Dubbed the “Muezzin Law,” after the man in the minaret who chants the call to prayer, the bill has grabbed international headlines and sparked an uproar among the country’s Muslim minority.
But Prime Minister Benjamin Netanyahu claims the proposal is not about religion—it’s just about the noise. The Muslim call to prayer sounds five times daily, with the pre-dawn prayer sometimes blasting as early as 4 a.m.
“I cannot count the times … that citizens have turned to me from all parts of Israeli society, from all religions, with complaints about the noise,” Netanyahu told his Cabinet this week. He affirmed his commitment to defend all people of all faiths “from the loudness of the excessive noise.”
But the country already has laws against noise pollution, and critics say the loudspeaker initiative is an example of flagrant racism.
“The real aim is not to prevent noise, but rather to create noise that will hurt all of society and the efforts to establish a sane reality between Jews and Arabs,” wrote Nasreen Hadad Haj-Yahya, a scholar with Israel Democracy.

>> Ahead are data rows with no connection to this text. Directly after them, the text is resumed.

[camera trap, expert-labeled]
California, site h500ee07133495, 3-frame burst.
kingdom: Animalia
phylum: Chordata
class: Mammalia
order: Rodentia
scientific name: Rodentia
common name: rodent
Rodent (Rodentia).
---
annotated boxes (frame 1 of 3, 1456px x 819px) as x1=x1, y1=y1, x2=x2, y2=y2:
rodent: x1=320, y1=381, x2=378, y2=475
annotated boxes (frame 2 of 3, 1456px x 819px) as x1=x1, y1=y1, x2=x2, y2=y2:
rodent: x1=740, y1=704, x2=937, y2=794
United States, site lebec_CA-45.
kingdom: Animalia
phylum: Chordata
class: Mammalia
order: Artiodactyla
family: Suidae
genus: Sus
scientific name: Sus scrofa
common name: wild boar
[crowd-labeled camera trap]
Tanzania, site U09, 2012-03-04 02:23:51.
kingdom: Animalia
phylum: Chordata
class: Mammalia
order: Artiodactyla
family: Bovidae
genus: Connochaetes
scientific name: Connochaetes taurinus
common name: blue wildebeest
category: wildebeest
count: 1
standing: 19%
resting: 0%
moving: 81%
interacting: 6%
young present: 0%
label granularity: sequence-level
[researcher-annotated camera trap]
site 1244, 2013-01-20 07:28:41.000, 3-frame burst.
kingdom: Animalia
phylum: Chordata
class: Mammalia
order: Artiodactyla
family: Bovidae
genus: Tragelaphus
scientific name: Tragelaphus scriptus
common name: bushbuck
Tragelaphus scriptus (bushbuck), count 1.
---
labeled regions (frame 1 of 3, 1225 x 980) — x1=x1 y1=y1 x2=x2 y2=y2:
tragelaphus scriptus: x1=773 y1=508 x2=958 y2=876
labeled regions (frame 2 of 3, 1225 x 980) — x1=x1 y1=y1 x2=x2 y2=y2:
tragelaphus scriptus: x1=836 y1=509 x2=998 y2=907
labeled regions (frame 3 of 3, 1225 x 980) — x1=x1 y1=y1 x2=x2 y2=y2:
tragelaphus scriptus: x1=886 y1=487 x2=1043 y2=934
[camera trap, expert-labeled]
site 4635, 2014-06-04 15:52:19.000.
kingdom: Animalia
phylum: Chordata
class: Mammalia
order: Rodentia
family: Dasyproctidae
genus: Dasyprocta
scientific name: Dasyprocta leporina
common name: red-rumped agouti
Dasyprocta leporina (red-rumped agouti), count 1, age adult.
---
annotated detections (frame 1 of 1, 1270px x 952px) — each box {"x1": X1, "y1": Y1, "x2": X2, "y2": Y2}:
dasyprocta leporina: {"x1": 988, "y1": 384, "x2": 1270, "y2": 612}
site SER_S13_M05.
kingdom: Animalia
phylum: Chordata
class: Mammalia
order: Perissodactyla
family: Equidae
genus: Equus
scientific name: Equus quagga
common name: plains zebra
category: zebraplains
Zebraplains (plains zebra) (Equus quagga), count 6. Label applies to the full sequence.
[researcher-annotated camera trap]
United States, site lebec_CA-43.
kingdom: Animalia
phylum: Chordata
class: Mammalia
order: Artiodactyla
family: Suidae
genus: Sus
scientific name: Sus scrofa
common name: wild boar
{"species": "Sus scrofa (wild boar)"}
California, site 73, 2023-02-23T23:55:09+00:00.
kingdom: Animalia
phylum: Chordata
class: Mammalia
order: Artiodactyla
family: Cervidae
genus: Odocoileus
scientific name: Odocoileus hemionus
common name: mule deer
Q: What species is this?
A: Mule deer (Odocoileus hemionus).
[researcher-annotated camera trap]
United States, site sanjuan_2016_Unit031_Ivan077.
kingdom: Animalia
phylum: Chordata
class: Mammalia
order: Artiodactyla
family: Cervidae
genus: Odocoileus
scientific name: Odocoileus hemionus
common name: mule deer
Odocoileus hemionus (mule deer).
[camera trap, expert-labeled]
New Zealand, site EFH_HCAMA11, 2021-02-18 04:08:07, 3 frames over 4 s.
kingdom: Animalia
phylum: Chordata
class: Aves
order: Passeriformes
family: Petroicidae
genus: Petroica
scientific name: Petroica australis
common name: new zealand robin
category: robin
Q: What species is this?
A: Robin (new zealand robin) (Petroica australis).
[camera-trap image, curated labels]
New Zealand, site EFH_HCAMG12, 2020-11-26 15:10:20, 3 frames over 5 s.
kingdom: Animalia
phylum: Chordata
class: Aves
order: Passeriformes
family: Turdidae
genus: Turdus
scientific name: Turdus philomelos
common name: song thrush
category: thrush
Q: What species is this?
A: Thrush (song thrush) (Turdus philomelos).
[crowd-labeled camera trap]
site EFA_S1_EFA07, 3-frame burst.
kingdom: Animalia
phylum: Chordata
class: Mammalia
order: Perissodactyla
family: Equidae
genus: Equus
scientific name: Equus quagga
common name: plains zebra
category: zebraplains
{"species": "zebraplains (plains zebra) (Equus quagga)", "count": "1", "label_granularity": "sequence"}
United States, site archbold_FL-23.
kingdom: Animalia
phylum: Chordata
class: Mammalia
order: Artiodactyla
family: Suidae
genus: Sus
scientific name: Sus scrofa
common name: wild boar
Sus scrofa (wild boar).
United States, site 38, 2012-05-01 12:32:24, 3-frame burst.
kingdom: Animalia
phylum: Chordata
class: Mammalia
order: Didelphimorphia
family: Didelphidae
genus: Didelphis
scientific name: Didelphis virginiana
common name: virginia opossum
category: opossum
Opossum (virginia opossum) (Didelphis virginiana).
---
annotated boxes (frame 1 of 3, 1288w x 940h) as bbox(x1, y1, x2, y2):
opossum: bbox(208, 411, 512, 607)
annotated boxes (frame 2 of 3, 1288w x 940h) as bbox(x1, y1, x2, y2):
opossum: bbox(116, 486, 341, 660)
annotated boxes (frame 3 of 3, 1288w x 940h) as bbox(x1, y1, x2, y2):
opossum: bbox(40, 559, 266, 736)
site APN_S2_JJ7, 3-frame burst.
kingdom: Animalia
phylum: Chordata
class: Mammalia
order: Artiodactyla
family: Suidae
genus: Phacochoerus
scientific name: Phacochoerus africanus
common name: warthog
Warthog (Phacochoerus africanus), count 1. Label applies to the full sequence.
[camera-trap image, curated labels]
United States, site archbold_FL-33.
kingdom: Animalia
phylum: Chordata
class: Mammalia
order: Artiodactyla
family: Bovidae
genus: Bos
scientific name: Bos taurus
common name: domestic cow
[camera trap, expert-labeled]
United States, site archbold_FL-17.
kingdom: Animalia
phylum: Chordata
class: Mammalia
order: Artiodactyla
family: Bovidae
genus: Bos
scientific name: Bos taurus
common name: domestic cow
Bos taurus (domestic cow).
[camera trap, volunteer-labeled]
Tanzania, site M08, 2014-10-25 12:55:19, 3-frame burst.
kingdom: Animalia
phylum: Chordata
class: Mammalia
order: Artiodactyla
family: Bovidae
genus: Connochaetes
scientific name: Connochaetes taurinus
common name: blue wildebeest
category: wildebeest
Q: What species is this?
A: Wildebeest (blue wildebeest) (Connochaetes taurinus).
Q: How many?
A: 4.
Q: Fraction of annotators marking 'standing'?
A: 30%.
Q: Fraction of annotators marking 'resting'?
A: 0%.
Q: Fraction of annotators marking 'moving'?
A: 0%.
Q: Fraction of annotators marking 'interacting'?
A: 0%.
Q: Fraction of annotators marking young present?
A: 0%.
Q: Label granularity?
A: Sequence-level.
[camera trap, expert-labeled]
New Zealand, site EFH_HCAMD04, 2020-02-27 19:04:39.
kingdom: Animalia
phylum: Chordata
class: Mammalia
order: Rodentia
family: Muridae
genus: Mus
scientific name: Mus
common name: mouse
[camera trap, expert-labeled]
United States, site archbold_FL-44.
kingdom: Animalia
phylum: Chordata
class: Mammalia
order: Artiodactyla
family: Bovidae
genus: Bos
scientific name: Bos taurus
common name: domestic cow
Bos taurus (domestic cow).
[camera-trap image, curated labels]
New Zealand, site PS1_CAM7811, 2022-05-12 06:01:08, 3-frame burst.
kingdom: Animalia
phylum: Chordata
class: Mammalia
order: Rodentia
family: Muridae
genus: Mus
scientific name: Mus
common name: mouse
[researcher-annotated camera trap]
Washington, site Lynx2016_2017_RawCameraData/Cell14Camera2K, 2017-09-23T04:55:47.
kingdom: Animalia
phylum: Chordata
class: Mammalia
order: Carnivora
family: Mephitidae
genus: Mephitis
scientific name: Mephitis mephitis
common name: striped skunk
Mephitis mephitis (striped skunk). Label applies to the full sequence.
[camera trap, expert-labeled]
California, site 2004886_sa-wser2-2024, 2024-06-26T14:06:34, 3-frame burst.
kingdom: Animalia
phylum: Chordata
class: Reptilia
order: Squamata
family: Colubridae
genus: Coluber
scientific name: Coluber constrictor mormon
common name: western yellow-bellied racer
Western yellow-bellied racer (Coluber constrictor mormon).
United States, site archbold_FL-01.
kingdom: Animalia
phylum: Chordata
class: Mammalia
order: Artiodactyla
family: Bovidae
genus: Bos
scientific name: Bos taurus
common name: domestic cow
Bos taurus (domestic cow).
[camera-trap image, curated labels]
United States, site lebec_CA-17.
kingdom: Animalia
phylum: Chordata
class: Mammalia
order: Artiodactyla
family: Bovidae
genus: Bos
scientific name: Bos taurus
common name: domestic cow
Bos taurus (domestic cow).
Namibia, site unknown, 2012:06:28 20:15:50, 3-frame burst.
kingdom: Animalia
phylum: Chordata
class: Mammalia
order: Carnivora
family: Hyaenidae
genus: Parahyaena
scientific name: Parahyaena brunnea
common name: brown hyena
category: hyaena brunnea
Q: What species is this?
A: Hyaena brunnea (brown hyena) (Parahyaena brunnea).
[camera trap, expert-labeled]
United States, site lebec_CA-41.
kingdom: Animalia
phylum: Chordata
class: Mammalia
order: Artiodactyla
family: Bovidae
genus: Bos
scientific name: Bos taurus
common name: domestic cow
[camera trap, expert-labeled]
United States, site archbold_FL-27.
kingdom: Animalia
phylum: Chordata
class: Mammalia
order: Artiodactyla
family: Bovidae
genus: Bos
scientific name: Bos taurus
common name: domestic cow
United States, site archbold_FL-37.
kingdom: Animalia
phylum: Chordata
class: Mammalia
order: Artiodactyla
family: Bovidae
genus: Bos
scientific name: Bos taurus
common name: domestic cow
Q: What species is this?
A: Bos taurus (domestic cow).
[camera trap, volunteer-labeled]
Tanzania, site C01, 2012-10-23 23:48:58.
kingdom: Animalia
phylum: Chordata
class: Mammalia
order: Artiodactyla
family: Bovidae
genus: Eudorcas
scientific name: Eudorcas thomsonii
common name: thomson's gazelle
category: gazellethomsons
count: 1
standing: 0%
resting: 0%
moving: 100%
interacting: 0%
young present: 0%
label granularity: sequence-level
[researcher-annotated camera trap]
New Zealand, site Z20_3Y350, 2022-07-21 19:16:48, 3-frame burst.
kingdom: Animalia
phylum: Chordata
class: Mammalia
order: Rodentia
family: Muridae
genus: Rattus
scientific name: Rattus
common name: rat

Of Israel’s 8.4 million people, 17 percent are Arab Muslims. Arabs often are poorer and less educated than the Jewish majority and sometimes are accused of disloyalty to the government.
“This bill is the ugly product of Islamophobia that has come to dominate Israel,” Thabet Abu Ras of the Abraham Fund, an organization promoting peaceful Israeli-Palestinian alliances, told Al Jazeera.
On Sunday, the Palestinian National and Islamic Forces, which includes Hamas and Islamic jihadists, threatened to unleash war on Israel if the bill passed.
But analysts say it’s important to remember the bill hasn’t passed. Even if it does, it likely will be struck down by courts as unconstitutional. Parliamentary pushback already has delayed its progress. Last week, ultra-Orthodox Jewish lawmakers backtracked support for the bill, voicing concern it could affect the use of synagogue sirens announcing the Sabbath and Jewish holidays.
Neri Zilber, a Tel Aviv-based journalist and researcher on Middle East politics and culture, believes the bill is a diversion tactic floated by the Israeli government to deflect tension from weightier issues in the country.
“It’s a controversy du jour,” Zilber said. “With Netanyahu embroiled in legal scandals, and the West Bank due for more demolitions in December, it’s useful to get people talking about something else.”
On the international stage, Zilber believes media outlets are focused on the bill because it fits into their narrative about Arab oppression: “It’s a clear-cut example of potential discrimination that supports pre-conceived notions about Israel. There is much more freedom in Israel than people realize.”